Use maintenance mode
Before doing something on a host that might cause that host to lose quorum, put the host into maintenance mode. When a host is in maintenance mode, running VMs are migrated off it to another host in the pool. Also, if that host was the pool master, that role is passed to a different host in the pool. If your actions cause a host in maintenance mode to self-fence, you don’t lose any VMs or lose your XenCenter connection to the pool.
Hosts in maintenance mode still count towards the quorum value for the cluster.
You can only change the IP address of a host that is part of a clustered pool when that host is in maintenance mode. Changing the IP address of a host causes the host to leave the cluster. When the IP address has been successfully changed, the host rejoins the cluster. After the host rejoins the cluster, you can take it out of maintenance mode.
Recover hosts that have self-fenced or are offline
It is important to recover hosts that have self-fenced. While these cluster members are offline, they count towards the quorum number for the cluster and decrease the number of cluster members that are contactable. This situation increases the risk of a subsequent host failure causing the cluster to lose quorum and shut down completely.
Having offline hosts in your cluster also prevents you from performing certain actions. In a clustered pool, every member of the pool must agree to every change of pool membership before the change can be successful. If a cluster member is not contactable, Citrix Hypervisor prevents operations that change cluster membership (such as host add or host remove).
Mark hosts as dead
If one or more offline hosts cannot be recovered, you can mark them as dead to the cluster. Marking hosts as dead removes them permanently from the cluster. After hosts are marked as dead, they no longer count towards the quorum value.
Constraints
- Clustered pools only support up to 16 hosts per pool.
- For cluster traffic, you must use a bonded network that uses at least two different network switches. Do not use this network for any other purposes.

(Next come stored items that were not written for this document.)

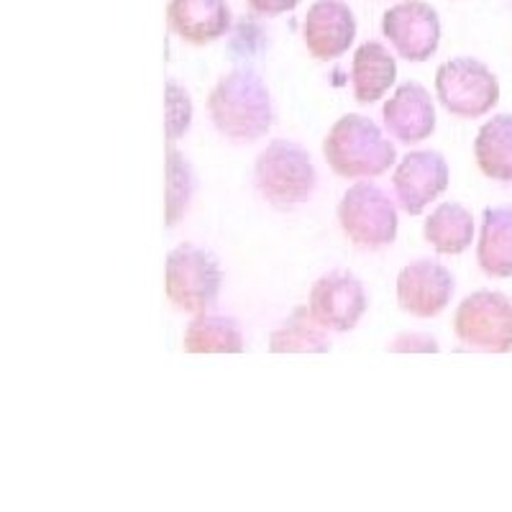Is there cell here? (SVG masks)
<instances>
[{"label": "cell", "mask_w": 512, "mask_h": 512, "mask_svg": "<svg viewBox=\"0 0 512 512\" xmlns=\"http://www.w3.org/2000/svg\"><path fill=\"white\" fill-rule=\"evenodd\" d=\"M251 6V11H256L259 16H267V18H274V16H282V13L292 11V8L300 3V0H246Z\"/></svg>", "instance_id": "cell-24"}, {"label": "cell", "mask_w": 512, "mask_h": 512, "mask_svg": "<svg viewBox=\"0 0 512 512\" xmlns=\"http://www.w3.org/2000/svg\"><path fill=\"white\" fill-rule=\"evenodd\" d=\"M167 223L175 226L185 216L187 205H190L192 190H195V177L187 164V159L177 152L175 146H169V162H167Z\"/></svg>", "instance_id": "cell-21"}, {"label": "cell", "mask_w": 512, "mask_h": 512, "mask_svg": "<svg viewBox=\"0 0 512 512\" xmlns=\"http://www.w3.org/2000/svg\"><path fill=\"white\" fill-rule=\"evenodd\" d=\"M269 349L274 354H326L331 351V341L320 333L308 308H297L285 326L272 333Z\"/></svg>", "instance_id": "cell-20"}, {"label": "cell", "mask_w": 512, "mask_h": 512, "mask_svg": "<svg viewBox=\"0 0 512 512\" xmlns=\"http://www.w3.org/2000/svg\"><path fill=\"white\" fill-rule=\"evenodd\" d=\"M384 126L405 144H418L428 139L436 128V108L431 93L420 82H405L384 103Z\"/></svg>", "instance_id": "cell-13"}, {"label": "cell", "mask_w": 512, "mask_h": 512, "mask_svg": "<svg viewBox=\"0 0 512 512\" xmlns=\"http://www.w3.org/2000/svg\"><path fill=\"white\" fill-rule=\"evenodd\" d=\"M438 349L441 346L428 333H402L390 344V351L395 354H438Z\"/></svg>", "instance_id": "cell-23"}, {"label": "cell", "mask_w": 512, "mask_h": 512, "mask_svg": "<svg viewBox=\"0 0 512 512\" xmlns=\"http://www.w3.org/2000/svg\"><path fill=\"white\" fill-rule=\"evenodd\" d=\"M397 200L410 216H420L428 203L443 195L448 187V164L438 152H413L402 159L395 177Z\"/></svg>", "instance_id": "cell-11"}, {"label": "cell", "mask_w": 512, "mask_h": 512, "mask_svg": "<svg viewBox=\"0 0 512 512\" xmlns=\"http://www.w3.org/2000/svg\"><path fill=\"white\" fill-rule=\"evenodd\" d=\"M169 29L182 41L203 47L231 29V8L226 0H169Z\"/></svg>", "instance_id": "cell-14"}, {"label": "cell", "mask_w": 512, "mask_h": 512, "mask_svg": "<svg viewBox=\"0 0 512 512\" xmlns=\"http://www.w3.org/2000/svg\"><path fill=\"white\" fill-rule=\"evenodd\" d=\"M187 354H241L244 336L239 323L228 315H205L190 320L182 338Z\"/></svg>", "instance_id": "cell-17"}, {"label": "cell", "mask_w": 512, "mask_h": 512, "mask_svg": "<svg viewBox=\"0 0 512 512\" xmlns=\"http://www.w3.org/2000/svg\"><path fill=\"white\" fill-rule=\"evenodd\" d=\"M436 93L448 113L459 118H479L500 100V82L487 64L472 57H456L436 72Z\"/></svg>", "instance_id": "cell-5"}, {"label": "cell", "mask_w": 512, "mask_h": 512, "mask_svg": "<svg viewBox=\"0 0 512 512\" xmlns=\"http://www.w3.org/2000/svg\"><path fill=\"white\" fill-rule=\"evenodd\" d=\"M382 34L408 62L431 59L441 41V18L423 0H405L382 16Z\"/></svg>", "instance_id": "cell-8"}, {"label": "cell", "mask_w": 512, "mask_h": 512, "mask_svg": "<svg viewBox=\"0 0 512 512\" xmlns=\"http://www.w3.org/2000/svg\"><path fill=\"white\" fill-rule=\"evenodd\" d=\"M216 128L236 144H251L272 128L274 108L264 80L251 70H236L218 82L208 98Z\"/></svg>", "instance_id": "cell-1"}, {"label": "cell", "mask_w": 512, "mask_h": 512, "mask_svg": "<svg viewBox=\"0 0 512 512\" xmlns=\"http://www.w3.org/2000/svg\"><path fill=\"white\" fill-rule=\"evenodd\" d=\"M479 267L489 277L512 274V208H487L482 218V233L477 246Z\"/></svg>", "instance_id": "cell-15"}, {"label": "cell", "mask_w": 512, "mask_h": 512, "mask_svg": "<svg viewBox=\"0 0 512 512\" xmlns=\"http://www.w3.org/2000/svg\"><path fill=\"white\" fill-rule=\"evenodd\" d=\"M338 221L356 246L382 249L397 236V210L382 187L359 182L344 195L338 205Z\"/></svg>", "instance_id": "cell-7"}, {"label": "cell", "mask_w": 512, "mask_h": 512, "mask_svg": "<svg viewBox=\"0 0 512 512\" xmlns=\"http://www.w3.org/2000/svg\"><path fill=\"white\" fill-rule=\"evenodd\" d=\"M315 167L310 154L295 141H272L254 164L256 190L274 208H295L315 190Z\"/></svg>", "instance_id": "cell-3"}, {"label": "cell", "mask_w": 512, "mask_h": 512, "mask_svg": "<svg viewBox=\"0 0 512 512\" xmlns=\"http://www.w3.org/2000/svg\"><path fill=\"white\" fill-rule=\"evenodd\" d=\"M474 157L487 177L512 182V116H495L479 128Z\"/></svg>", "instance_id": "cell-19"}, {"label": "cell", "mask_w": 512, "mask_h": 512, "mask_svg": "<svg viewBox=\"0 0 512 512\" xmlns=\"http://www.w3.org/2000/svg\"><path fill=\"white\" fill-rule=\"evenodd\" d=\"M395 77L397 64L382 44L367 41L356 49L351 82H354V93L359 103H374V100L382 98L392 88Z\"/></svg>", "instance_id": "cell-16"}, {"label": "cell", "mask_w": 512, "mask_h": 512, "mask_svg": "<svg viewBox=\"0 0 512 512\" xmlns=\"http://www.w3.org/2000/svg\"><path fill=\"white\" fill-rule=\"evenodd\" d=\"M354 36L356 18L344 0H318L310 6L303 24V39L315 59H338L349 52Z\"/></svg>", "instance_id": "cell-12"}, {"label": "cell", "mask_w": 512, "mask_h": 512, "mask_svg": "<svg viewBox=\"0 0 512 512\" xmlns=\"http://www.w3.org/2000/svg\"><path fill=\"white\" fill-rule=\"evenodd\" d=\"M454 331L469 349L507 354L512 349V303L502 292H474L456 310Z\"/></svg>", "instance_id": "cell-6"}, {"label": "cell", "mask_w": 512, "mask_h": 512, "mask_svg": "<svg viewBox=\"0 0 512 512\" xmlns=\"http://www.w3.org/2000/svg\"><path fill=\"white\" fill-rule=\"evenodd\" d=\"M167 128H169V141H175L177 136L185 134L187 126H190V98L185 95V90H180L175 82H169V95H167Z\"/></svg>", "instance_id": "cell-22"}, {"label": "cell", "mask_w": 512, "mask_h": 512, "mask_svg": "<svg viewBox=\"0 0 512 512\" xmlns=\"http://www.w3.org/2000/svg\"><path fill=\"white\" fill-rule=\"evenodd\" d=\"M221 282V264L205 249L182 244L167 256V297L185 313L200 315L213 308L221 295Z\"/></svg>", "instance_id": "cell-4"}, {"label": "cell", "mask_w": 512, "mask_h": 512, "mask_svg": "<svg viewBox=\"0 0 512 512\" xmlns=\"http://www.w3.org/2000/svg\"><path fill=\"white\" fill-rule=\"evenodd\" d=\"M456 290V282L443 264L420 259L397 277V303L415 318H436Z\"/></svg>", "instance_id": "cell-10"}, {"label": "cell", "mask_w": 512, "mask_h": 512, "mask_svg": "<svg viewBox=\"0 0 512 512\" xmlns=\"http://www.w3.org/2000/svg\"><path fill=\"white\" fill-rule=\"evenodd\" d=\"M308 310L320 328L346 333L367 313V292L351 274H328L310 290Z\"/></svg>", "instance_id": "cell-9"}, {"label": "cell", "mask_w": 512, "mask_h": 512, "mask_svg": "<svg viewBox=\"0 0 512 512\" xmlns=\"http://www.w3.org/2000/svg\"><path fill=\"white\" fill-rule=\"evenodd\" d=\"M474 218L459 203H443L425 218V241L438 254L456 256L472 246Z\"/></svg>", "instance_id": "cell-18"}, {"label": "cell", "mask_w": 512, "mask_h": 512, "mask_svg": "<svg viewBox=\"0 0 512 512\" xmlns=\"http://www.w3.org/2000/svg\"><path fill=\"white\" fill-rule=\"evenodd\" d=\"M323 154L333 172L346 180L384 175L397 159L395 146L364 116L341 118L323 141Z\"/></svg>", "instance_id": "cell-2"}]
</instances>
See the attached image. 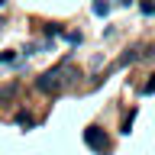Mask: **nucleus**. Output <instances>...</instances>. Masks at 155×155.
I'll use <instances>...</instances> for the list:
<instances>
[{"mask_svg": "<svg viewBox=\"0 0 155 155\" xmlns=\"http://www.w3.org/2000/svg\"><path fill=\"white\" fill-rule=\"evenodd\" d=\"M74 81V68L68 65V61H61L58 68H52V71H45V74L36 81V87L42 91V94H58L61 87H68Z\"/></svg>", "mask_w": 155, "mask_h": 155, "instance_id": "1", "label": "nucleus"}, {"mask_svg": "<svg viewBox=\"0 0 155 155\" xmlns=\"http://www.w3.org/2000/svg\"><path fill=\"white\" fill-rule=\"evenodd\" d=\"M84 142L91 145V149H94V152H100V155H104L107 149H110V139H107V136L100 133V129H97V126H87V129H84Z\"/></svg>", "mask_w": 155, "mask_h": 155, "instance_id": "2", "label": "nucleus"}, {"mask_svg": "<svg viewBox=\"0 0 155 155\" xmlns=\"http://www.w3.org/2000/svg\"><path fill=\"white\" fill-rule=\"evenodd\" d=\"M16 123H19V126H32V123H36V120H32V116H29V113H16Z\"/></svg>", "mask_w": 155, "mask_h": 155, "instance_id": "3", "label": "nucleus"}, {"mask_svg": "<svg viewBox=\"0 0 155 155\" xmlns=\"http://www.w3.org/2000/svg\"><path fill=\"white\" fill-rule=\"evenodd\" d=\"M142 13H145V16H152V13H155V3H152V0H142Z\"/></svg>", "mask_w": 155, "mask_h": 155, "instance_id": "4", "label": "nucleus"}, {"mask_svg": "<svg viewBox=\"0 0 155 155\" xmlns=\"http://www.w3.org/2000/svg\"><path fill=\"white\" fill-rule=\"evenodd\" d=\"M107 10H110L107 3H94V13H97V16H107Z\"/></svg>", "mask_w": 155, "mask_h": 155, "instance_id": "5", "label": "nucleus"}]
</instances>
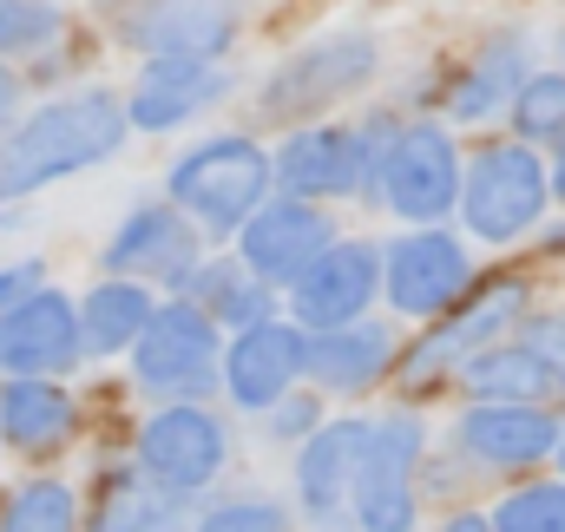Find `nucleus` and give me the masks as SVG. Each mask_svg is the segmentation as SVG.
<instances>
[{
  "instance_id": "obj_40",
  "label": "nucleus",
  "mask_w": 565,
  "mask_h": 532,
  "mask_svg": "<svg viewBox=\"0 0 565 532\" xmlns=\"http://www.w3.org/2000/svg\"><path fill=\"white\" fill-rule=\"evenodd\" d=\"M559 244H565V237H559Z\"/></svg>"
},
{
  "instance_id": "obj_29",
  "label": "nucleus",
  "mask_w": 565,
  "mask_h": 532,
  "mask_svg": "<svg viewBox=\"0 0 565 532\" xmlns=\"http://www.w3.org/2000/svg\"><path fill=\"white\" fill-rule=\"evenodd\" d=\"M513 126H520V138L565 132V73H540L513 93Z\"/></svg>"
},
{
  "instance_id": "obj_18",
  "label": "nucleus",
  "mask_w": 565,
  "mask_h": 532,
  "mask_svg": "<svg viewBox=\"0 0 565 532\" xmlns=\"http://www.w3.org/2000/svg\"><path fill=\"white\" fill-rule=\"evenodd\" d=\"M388 355H395L388 329L382 322H362V316L355 322H335V329H316V342H302V369L322 389H335V395H362L369 382H382Z\"/></svg>"
},
{
  "instance_id": "obj_10",
  "label": "nucleus",
  "mask_w": 565,
  "mask_h": 532,
  "mask_svg": "<svg viewBox=\"0 0 565 532\" xmlns=\"http://www.w3.org/2000/svg\"><path fill=\"white\" fill-rule=\"evenodd\" d=\"M382 289V251L375 244H329L316 264L296 276V322L302 329H335L355 322Z\"/></svg>"
},
{
  "instance_id": "obj_17",
  "label": "nucleus",
  "mask_w": 565,
  "mask_h": 532,
  "mask_svg": "<svg viewBox=\"0 0 565 532\" xmlns=\"http://www.w3.org/2000/svg\"><path fill=\"white\" fill-rule=\"evenodd\" d=\"M217 93H224V73H217L211 60H191V53H158V60L145 66L132 106H126V126H139V132H164V126L191 119L198 106H211Z\"/></svg>"
},
{
  "instance_id": "obj_11",
  "label": "nucleus",
  "mask_w": 565,
  "mask_h": 532,
  "mask_svg": "<svg viewBox=\"0 0 565 532\" xmlns=\"http://www.w3.org/2000/svg\"><path fill=\"white\" fill-rule=\"evenodd\" d=\"M329 244H335L329 217H322V211H309L302 198H289V204H270V211H250V217H244V269H250V276H264V283H296V276L316 264Z\"/></svg>"
},
{
  "instance_id": "obj_24",
  "label": "nucleus",
  "mask_w": 565,
  "mask_h": 532,
  "mask_svg": "<svg viewBox=\"0 0 565 532\" xmlns=\"http://www.w3.org/2000/svg\"><path fill=\"white\" fill-rule=\"evenodd\" d=\"M467 389L480 401H553L559 382L533 349H473L467 362Z\"/></svg>"
},
{
  "instance_id": "obj_6",
  "label": "nucleus",
  "mask_w": 565,
  "mask_h": 532,
  "mask_svg": "<svg viewBox=\"0 0 565 532\" xmlns=\"http://www.w3.org/2000/svg\"><path fill=\"white\" fill-rule=\"evenodd\" d=\"M460 191V158L454 138L440 126H402L382 151V198L395 204V217L408 224H434Z\"/></svg>"
},
{
  "instance_id": "obj_37",
  "label": "nucleus",
  "mask_w": 565,
  "mask_h": 532,
  "mask_svg": "<svg viewBox=\"0 0 565 532\" xmlns=\"http://www.w3.org/2000/svg\"><path fill=\"white\" fill-rule=\"evenodd\" d=\"M440 532H493V520H480V513H460V520H447Z\"/></svg>"
},
{
  "instance_id": "obj_1",
  "label": "nucleus",
  "mask_w": 565,
  "mask_h": 532,
  "mask_svg": "<svg viewBox=\"0 0 565 532\" xmlns=\"http://www.w3.org/2000/svg\"><path fill=\"white\" fill-rule=\"evenodd\" d=\"M126 145V106L113 93H73L46 113H33L0 145V198H26L66 171H86Z\"/></svg>"
},
{
  "instance_id": "obj_28",
  "label": "nucleus",
  "mask_w": 565,
  "mask_h": 532,
  "mask_svg": "<svg viewBox=\"0 0 565 532\" xmlns=\"http://www.w3.org/2000/svg\"><path fill=\"white\" fill-rule=\"evenodd\" d=\"M73 526H79V507L60 480H33L0 507V532H73Z\"/></svg>"
},
{
  "instance_id": "obj_38",
  "label": "nucleus",
  "mask_w": 565,
  "mask_h": 532,
  "mask_svg": "<svg viewBox=\"0 0 565 532\" xmlns=\"http://www.w3.org/2000/svg\"><path fill=\"white\" fill-rule=\"evenodd\" d=\"M553 191L565 198V138H559V164H553Z\"/></svg>"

- Changing the IP address of the cluster network by using XenCenter requires clustering and GFS2 to be temporarily disabled.
- Do not change the bonding of your clustering network while the cluster is live and has running VMs. This action can cause the cluster to fence.
- If you have an IP address conflict (multiple hosts having the same IP address) on your clustering network involving at least one host with clustering enabled, the hosts do not fence. To fix this issue, resolve the IP address conflict.